(Material for this exercise Opens)
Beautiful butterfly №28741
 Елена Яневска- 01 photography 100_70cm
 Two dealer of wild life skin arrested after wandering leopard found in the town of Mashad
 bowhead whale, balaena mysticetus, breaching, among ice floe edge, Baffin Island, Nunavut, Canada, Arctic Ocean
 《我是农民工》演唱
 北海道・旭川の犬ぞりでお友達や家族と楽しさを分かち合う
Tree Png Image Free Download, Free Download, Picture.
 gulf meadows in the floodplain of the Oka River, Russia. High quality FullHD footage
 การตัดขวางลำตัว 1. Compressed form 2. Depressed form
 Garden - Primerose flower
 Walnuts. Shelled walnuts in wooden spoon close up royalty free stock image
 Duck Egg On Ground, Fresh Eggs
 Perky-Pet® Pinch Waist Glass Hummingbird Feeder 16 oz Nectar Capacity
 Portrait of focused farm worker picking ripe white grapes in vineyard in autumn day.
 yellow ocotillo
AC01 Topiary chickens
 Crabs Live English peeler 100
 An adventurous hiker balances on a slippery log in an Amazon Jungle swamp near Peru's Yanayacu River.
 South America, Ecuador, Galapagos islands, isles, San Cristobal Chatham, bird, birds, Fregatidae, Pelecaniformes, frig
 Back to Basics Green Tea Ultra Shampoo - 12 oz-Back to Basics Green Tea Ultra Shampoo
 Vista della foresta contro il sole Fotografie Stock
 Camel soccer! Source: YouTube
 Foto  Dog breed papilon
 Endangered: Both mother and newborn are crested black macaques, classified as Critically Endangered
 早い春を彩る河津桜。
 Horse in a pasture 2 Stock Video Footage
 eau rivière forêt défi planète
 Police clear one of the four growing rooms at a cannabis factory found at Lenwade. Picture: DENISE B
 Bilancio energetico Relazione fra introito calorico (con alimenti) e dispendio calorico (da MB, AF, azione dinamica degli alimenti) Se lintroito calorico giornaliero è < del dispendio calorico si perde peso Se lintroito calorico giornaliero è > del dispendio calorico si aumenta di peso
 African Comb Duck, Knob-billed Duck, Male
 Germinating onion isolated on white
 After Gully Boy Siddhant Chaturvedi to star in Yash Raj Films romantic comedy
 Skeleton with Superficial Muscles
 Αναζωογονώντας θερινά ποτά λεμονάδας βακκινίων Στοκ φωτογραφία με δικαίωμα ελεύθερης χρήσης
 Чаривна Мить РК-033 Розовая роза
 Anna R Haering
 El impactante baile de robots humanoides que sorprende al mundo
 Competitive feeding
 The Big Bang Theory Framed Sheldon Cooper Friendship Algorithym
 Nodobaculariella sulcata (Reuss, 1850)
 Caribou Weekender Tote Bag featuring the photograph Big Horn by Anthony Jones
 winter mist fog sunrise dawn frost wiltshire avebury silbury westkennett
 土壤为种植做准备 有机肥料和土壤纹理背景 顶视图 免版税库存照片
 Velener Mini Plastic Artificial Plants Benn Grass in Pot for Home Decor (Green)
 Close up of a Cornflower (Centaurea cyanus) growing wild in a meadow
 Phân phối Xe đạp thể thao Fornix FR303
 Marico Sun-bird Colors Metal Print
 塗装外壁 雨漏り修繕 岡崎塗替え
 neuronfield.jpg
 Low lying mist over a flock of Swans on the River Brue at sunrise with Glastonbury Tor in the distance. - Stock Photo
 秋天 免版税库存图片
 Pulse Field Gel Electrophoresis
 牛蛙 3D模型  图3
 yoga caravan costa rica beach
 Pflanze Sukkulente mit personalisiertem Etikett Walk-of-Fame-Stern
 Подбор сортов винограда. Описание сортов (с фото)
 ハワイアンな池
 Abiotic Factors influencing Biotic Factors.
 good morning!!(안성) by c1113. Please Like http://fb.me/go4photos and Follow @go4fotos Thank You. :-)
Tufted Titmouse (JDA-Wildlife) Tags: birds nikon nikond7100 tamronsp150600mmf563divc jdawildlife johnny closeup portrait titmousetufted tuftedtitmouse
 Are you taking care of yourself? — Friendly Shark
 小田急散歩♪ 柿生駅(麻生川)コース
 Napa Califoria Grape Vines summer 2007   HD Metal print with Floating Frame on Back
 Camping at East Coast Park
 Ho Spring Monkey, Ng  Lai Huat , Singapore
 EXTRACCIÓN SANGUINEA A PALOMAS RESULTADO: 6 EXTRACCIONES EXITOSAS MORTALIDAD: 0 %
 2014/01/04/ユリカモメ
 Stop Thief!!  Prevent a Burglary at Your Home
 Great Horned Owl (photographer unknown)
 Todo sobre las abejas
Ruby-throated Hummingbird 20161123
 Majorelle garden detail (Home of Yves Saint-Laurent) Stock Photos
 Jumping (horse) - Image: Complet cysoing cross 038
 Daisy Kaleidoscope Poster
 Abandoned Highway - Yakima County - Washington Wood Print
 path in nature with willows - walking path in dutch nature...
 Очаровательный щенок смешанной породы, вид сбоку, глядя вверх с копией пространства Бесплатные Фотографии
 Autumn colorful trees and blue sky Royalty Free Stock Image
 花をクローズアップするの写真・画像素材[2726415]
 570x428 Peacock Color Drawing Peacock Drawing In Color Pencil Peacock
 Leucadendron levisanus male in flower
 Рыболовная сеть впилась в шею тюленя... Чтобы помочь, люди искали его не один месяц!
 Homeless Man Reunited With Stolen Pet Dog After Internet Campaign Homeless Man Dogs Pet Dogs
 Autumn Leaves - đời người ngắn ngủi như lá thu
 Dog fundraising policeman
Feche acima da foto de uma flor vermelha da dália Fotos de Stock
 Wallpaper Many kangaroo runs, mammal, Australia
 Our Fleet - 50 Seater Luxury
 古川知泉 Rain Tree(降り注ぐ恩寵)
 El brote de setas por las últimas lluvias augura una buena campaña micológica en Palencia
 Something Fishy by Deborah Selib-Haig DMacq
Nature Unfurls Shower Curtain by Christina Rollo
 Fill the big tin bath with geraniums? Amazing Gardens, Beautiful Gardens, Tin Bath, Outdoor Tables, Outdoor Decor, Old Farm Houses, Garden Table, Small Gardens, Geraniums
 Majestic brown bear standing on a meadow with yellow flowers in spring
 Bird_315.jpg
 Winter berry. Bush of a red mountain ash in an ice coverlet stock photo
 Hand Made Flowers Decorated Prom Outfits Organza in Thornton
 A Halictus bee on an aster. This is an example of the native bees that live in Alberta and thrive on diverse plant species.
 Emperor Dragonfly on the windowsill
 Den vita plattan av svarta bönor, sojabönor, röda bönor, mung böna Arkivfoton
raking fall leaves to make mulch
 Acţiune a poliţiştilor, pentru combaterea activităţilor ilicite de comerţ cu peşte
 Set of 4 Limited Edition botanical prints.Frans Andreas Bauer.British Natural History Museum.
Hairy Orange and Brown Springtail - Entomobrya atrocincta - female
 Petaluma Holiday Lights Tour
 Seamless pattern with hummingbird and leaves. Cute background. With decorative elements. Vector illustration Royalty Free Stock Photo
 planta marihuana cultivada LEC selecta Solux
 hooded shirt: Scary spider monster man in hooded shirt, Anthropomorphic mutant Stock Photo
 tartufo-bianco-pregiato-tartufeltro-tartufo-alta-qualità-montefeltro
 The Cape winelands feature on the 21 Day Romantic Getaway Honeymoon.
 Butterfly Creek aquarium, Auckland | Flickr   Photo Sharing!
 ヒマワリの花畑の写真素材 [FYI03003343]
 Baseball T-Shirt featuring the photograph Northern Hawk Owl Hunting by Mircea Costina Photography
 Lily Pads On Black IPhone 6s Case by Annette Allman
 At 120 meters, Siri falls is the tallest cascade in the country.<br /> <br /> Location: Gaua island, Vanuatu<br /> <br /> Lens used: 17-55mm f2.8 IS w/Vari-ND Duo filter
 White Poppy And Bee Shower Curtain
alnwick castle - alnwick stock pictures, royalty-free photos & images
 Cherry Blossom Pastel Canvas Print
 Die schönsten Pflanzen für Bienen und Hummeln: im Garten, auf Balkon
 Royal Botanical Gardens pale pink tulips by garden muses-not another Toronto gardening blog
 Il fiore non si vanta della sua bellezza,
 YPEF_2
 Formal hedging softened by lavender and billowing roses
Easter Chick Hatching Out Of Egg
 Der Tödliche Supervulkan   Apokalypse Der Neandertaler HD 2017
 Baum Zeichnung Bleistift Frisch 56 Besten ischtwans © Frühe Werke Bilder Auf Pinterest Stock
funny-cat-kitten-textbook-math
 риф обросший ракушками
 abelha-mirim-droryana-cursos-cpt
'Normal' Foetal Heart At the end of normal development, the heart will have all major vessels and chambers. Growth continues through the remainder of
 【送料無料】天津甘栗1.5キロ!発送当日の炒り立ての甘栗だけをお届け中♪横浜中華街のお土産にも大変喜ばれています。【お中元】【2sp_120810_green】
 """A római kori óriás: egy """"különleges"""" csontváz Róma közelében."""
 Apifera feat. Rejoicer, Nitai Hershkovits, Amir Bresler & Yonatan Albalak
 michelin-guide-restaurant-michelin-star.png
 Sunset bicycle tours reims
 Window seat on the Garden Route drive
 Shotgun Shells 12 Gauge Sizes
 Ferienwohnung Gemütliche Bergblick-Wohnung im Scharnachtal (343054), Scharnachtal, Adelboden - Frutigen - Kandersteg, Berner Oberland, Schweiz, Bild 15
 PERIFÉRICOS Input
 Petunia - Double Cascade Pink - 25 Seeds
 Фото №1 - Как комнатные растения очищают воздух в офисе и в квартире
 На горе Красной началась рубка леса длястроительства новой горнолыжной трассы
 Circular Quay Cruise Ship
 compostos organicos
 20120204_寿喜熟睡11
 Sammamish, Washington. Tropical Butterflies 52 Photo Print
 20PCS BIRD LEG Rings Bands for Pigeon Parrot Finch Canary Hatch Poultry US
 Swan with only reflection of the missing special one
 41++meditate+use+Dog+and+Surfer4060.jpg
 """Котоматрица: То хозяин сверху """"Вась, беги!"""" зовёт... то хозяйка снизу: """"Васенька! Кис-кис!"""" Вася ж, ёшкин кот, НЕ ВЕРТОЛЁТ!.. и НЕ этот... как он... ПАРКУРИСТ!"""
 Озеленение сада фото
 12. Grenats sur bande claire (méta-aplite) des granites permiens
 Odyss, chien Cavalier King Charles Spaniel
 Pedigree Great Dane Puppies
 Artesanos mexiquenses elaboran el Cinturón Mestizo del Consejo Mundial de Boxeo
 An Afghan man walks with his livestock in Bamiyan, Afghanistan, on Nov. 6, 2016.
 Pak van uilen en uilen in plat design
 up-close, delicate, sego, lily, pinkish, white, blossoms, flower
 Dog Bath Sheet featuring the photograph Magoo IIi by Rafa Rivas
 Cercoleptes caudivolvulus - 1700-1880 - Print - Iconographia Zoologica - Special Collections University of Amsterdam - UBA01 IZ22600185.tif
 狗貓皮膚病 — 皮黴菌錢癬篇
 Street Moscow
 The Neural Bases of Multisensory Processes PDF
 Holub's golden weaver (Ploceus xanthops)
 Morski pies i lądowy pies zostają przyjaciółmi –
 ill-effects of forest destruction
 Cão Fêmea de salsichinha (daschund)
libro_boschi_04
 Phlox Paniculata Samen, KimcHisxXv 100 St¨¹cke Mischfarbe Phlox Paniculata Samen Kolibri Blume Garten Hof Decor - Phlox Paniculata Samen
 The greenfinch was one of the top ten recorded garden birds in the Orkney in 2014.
(Material for this exercise Closes)
## Task prompt
Would you output, unchanged, each line from the start of the records to the line that holds "Duck Egg On Ground, Fresh Eggs", both included and nothing else?

## Answer space
Beautiful butterfly №28741
 Елена Яневска- 01 photography 100_70cm
 Two dealer of wild life skin arrested after wandering leopard found in the town of Mashad
 bowhead whale, balaena mysticetus, breaching, among ice floe edge, Baffin Island, Nunavut, Canada, Arctic Ocean
 《我是农民工》演唱
 北海道・旭川の犬ぞりでお友達や家族と楽しさを分かち合う
Tree Png Image Free Download, Free Download, Picture.
 gulf meadows in the floodplain of the Oka River, Russia. High quality FullHD footage
 การตัดขวางลำตัว 1. Compressed form 2. Depressed form
 Garden - Primerose flower
 Walnuts. Shelled walnuts in wooden spoon close up royalty free stock image
 Duck Egg On Ground, Fresh Eggs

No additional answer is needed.